I see the following when I check pgAdmin, which shows the dollar sign not being substituted:

Answer 1

The substitution of the placeholders is done by the postgres server, it SHOULD NOT be the job of the Go code, or squirrel, to do the substitution.

When you are executing a query that takes parameters, a rough outline of what the database driver has to do is something like the following:

1. Using the query string, with placeholders untouched, a parse request is sent to the postgres server to create a prepared statement.
2. Using the parameter values and the identifier of the newly-created statement, a bind request is sent to make the statement ready for execution by creating a portal. A portal (similar to, but not the same as, a cursor) represents a ready-to-execute or already-partially-executed statement, with any missing parameter values filled in.
3. Using the portal's identifier an execute request is sent to the server which then executes the portal's query.

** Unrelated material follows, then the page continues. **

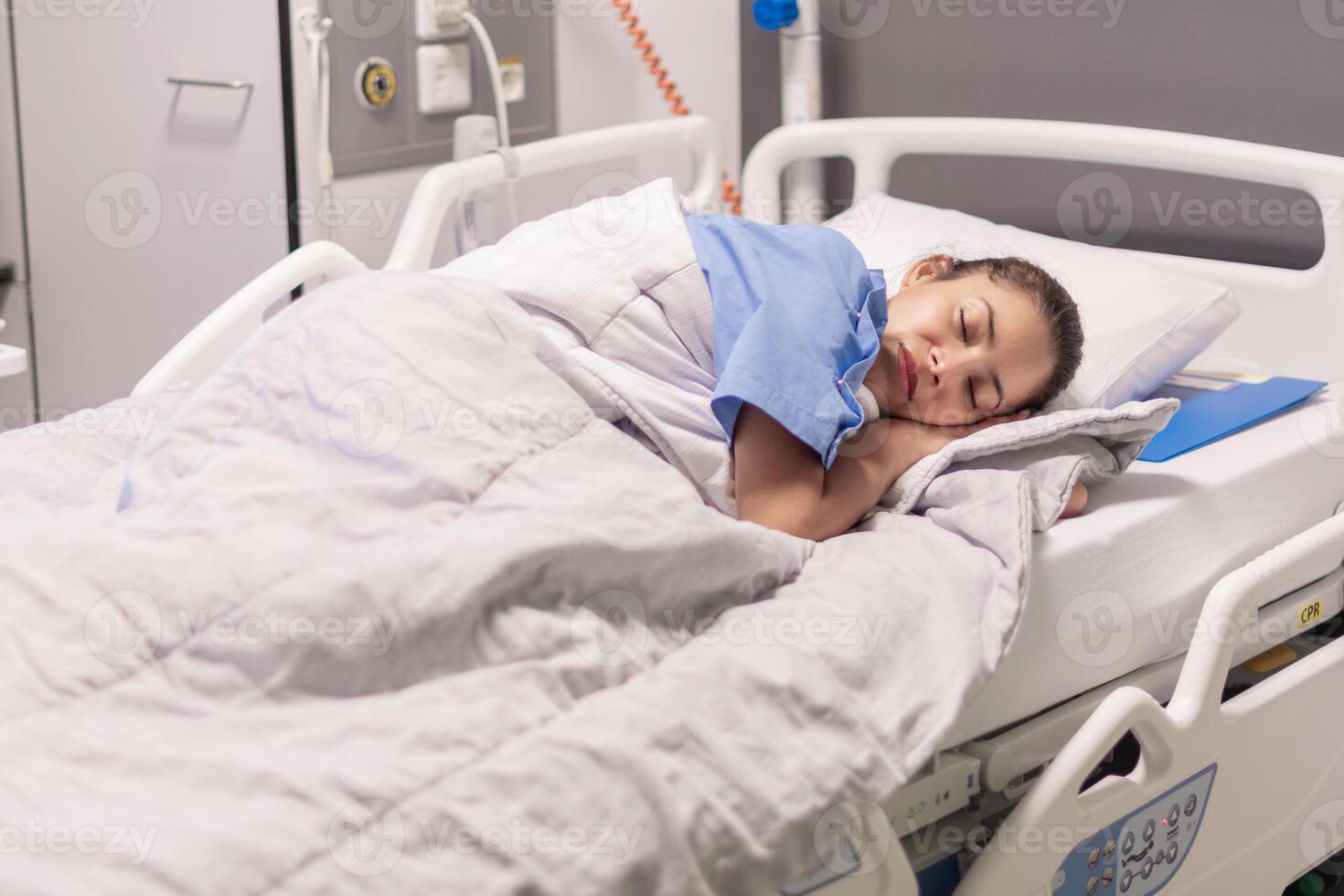 Young woman in blue robe lying comfortably and getting ready for bed on hospital bed in calm environment of clinic in private room, soft lighting, concept of recovery and care, photo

Note that the above steps are just a rough outline, in reality there are more request-response cycles involved between the db client and server.

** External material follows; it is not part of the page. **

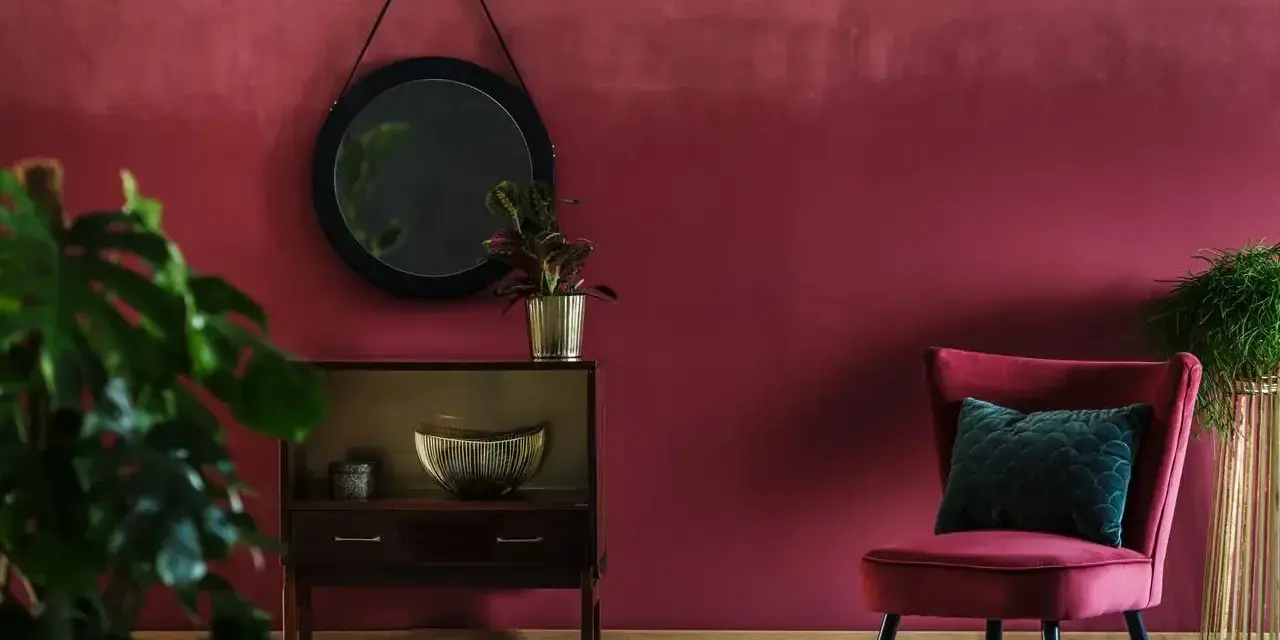 Eleganckie wnętrze w odcieniu **kolor burgundowy**. Aksamitny fotel, lustro i stylowa komoda tworzą przytulną atmosferę.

And as far as pgAdmin is concerned I believe what it is displaying to you is the prepared statement as created by the parse request, although I can't tell for sure as I am not familiar with it.

---

In theory, a helper library like squirrel, or a driver library like pgx, could implement the substitution of parameters themselves and then send a simple query to the server. In general, however, given the possibility of SQL injections, it is better to leave it to the authority of the postgres server, in my opinion.

---

The PlaceholderFormat's job is to simply translate the placeholder to the specified format. For example you could write your SQL using the MySQL format (?,?,...) and then invoke the PlaceholderFormat(sql.Dollar) method to translate that into the PostgreSQL format ($1,$2,...).